Entretanto, no dia 30 de dezembro de 2020, o ministro do Supremo Tribunal Federal, Ricardo Lewandowski proferiu decisão em Medida Cautelar na ADI 6.625 MC/DF prorrogando o prazo de vigência de alguns dos dispositivos da Lei 14.020/2020, dentre os quais não estava, ao menos não de forma taxativa, o referido artigo 17, V.
Em virtude disso, surgiram questionamentos se de fato a garantia de emprego das pessoas com deficiência permanece, considerando que em verdade o estado de calamidade pública e a pandemia em virtude da COVID-19 ainda não se encerraram.
Inicialmente, é importante destacar que inclusive alguns governadores publicaram decretos de prorrogação do estado de calamidade, exatamente em razão da persistência da pandemia, o que, em teoria, poderia ser utilizado como fundamento para uma eventual insurgência contra a rescisão dos empregados reabilitados ou com deficiência.

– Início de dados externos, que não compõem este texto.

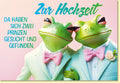 Hochzeitskarte für Homoehe mit zwei verliebten Fröschen im Anzug liebevolle Grußkarte zur Hochzeit gleichgeschlechtliches Paar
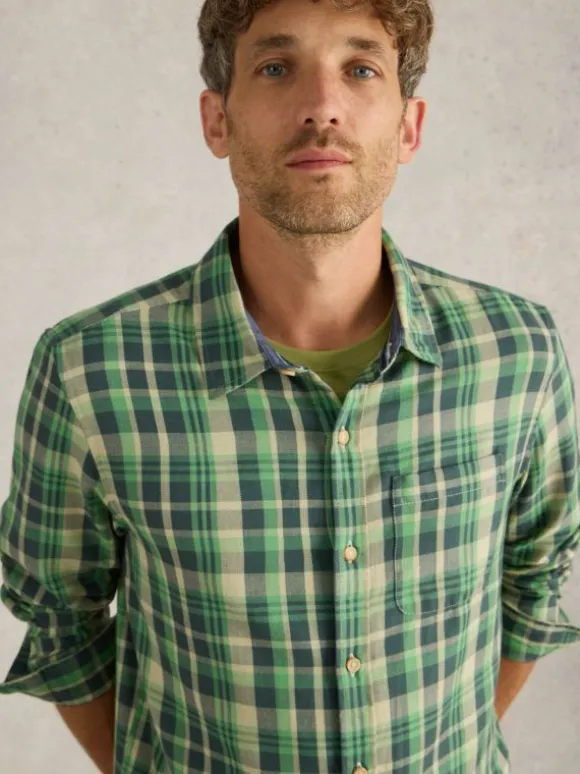 Moxley Brushed Long Sleeve Check Shirt in GREEN MULTI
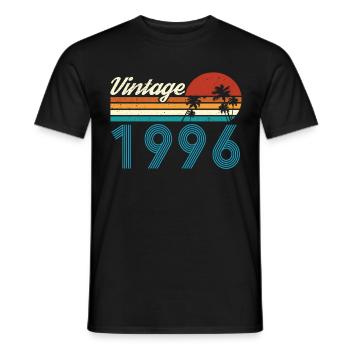 Vintage 1996 Vintage Birthday Retro Vintage - Men's T-Shirt - black - Front - AI Model Male 178 light (178cm)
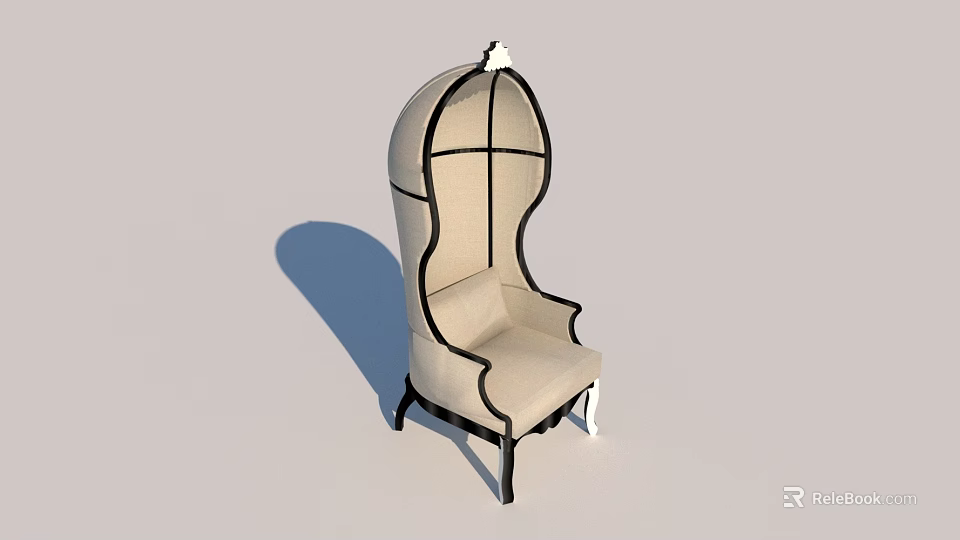 Elegant Single Seater Sofa With High Backrest Light Colored Upholstery And Black Frame 3d model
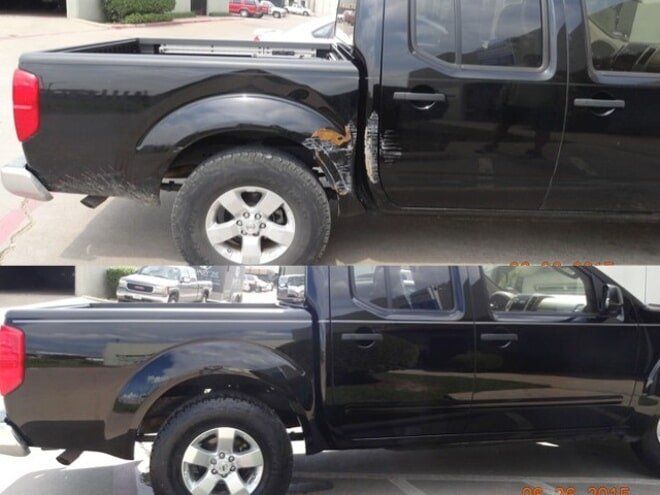 Black pickup truck with a damaged rear fender shown before and after repair.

Considerando a persistência da pandemia durante o ano de 2021, fundamento que embasou a concessão do benefício da garantia no emprego, e com base nos princípios basilares do Direito do Trabalho, especificamente da norma mais benéfica, entende-se que há fundamentação jurídica para a manutenção do referido direito.
Assim, pondera-se que as empresas devem ser cautelosas na dispensa de empregados reabilitados e com deficiência durante a pandemia, tanto para cumprimento de sua função social, quanto em razão da atual insegurança jurídica sobre o tema.